Even a question from an audience member about PacNet, a payment processing company with operations in Vancouver that was accused last year by the U. S. Treasury Department of laundering cash, prompted a brief discussion among the panellists about where the firm fell in Canada’s regulatory landscape.
Some fintechs, those classified as money services businesses, come under the purview of the Financial Transactions and Reports Analysis Centre of Canada, said Gérard Cossette, director of FINTRAC. But many other firms that use technology and data to offer traditional banking services such as lending and investment advisory do not.
FINTRAC’s job is to root out money laundering and terrorism financing, but Cossette said rapidly evolving technology combined with fewer bricks and mortar locations is making it harder to track where money trails begin and end.

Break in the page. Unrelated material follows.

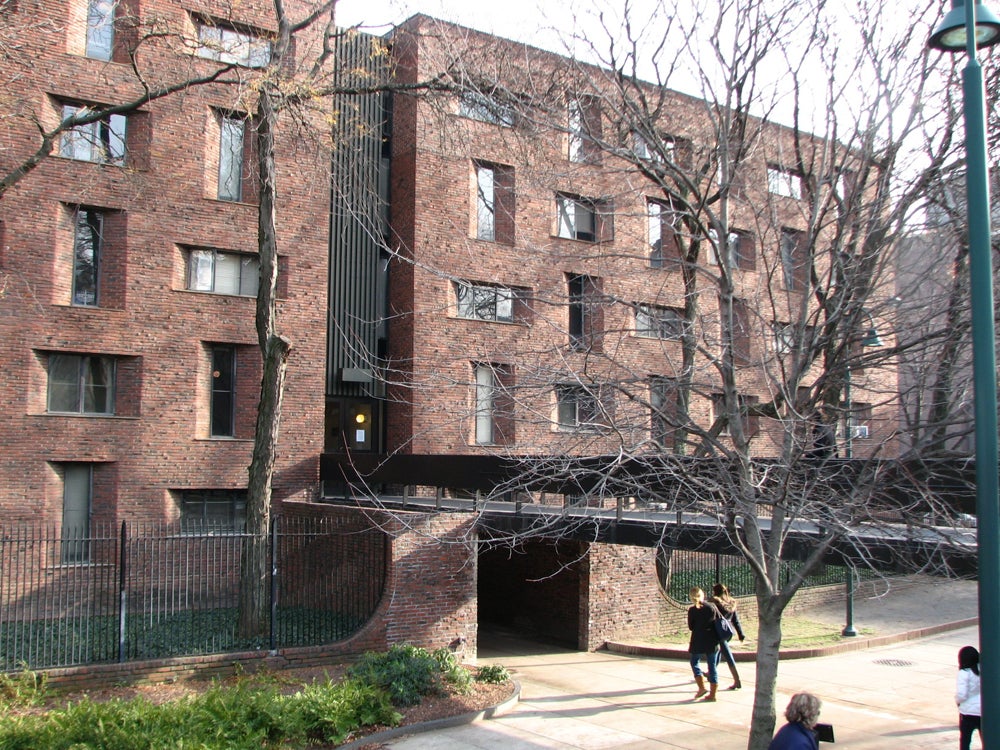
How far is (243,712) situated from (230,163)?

He said the agency is also worried about the proliferation of prepaid credit and debit cards, thousands of which were seized, in one case, with a person at an airport en route to Romania.
“We have to be in much closer ( contact with other agencies) than we have in the past,” Cossette told the audience at the Shaw Centre in Ottawa and those listening via webcast.
The panel discussion, moderated by Carolyn Wilkins, senior deputy governor of the Bank of Canada, was convened to assist the federal Competition Bureau, which is expected to publish its conclusions this spring on whether there is a need for a regulatory overhaul to manage the fintech sector.
Against that backdrop, Canada’s payments sector is undertaking its own modernization project to keep pace with technological development and consumer preferences to do more traditional banking services online and through smartphones and other mobile devices.
There are other changes underway as well, including a review of the legislative and regulatory framework of the financial services sector by the Department of Finance.
A policy paper laying out the next steps of that review is expected sometime this year.
Postmedia Network Inc., owner of the Financial Post, has a marketing and revenue sharing agreement with a fintech lender, Vancouver- based Mogo Financial Technology Inc.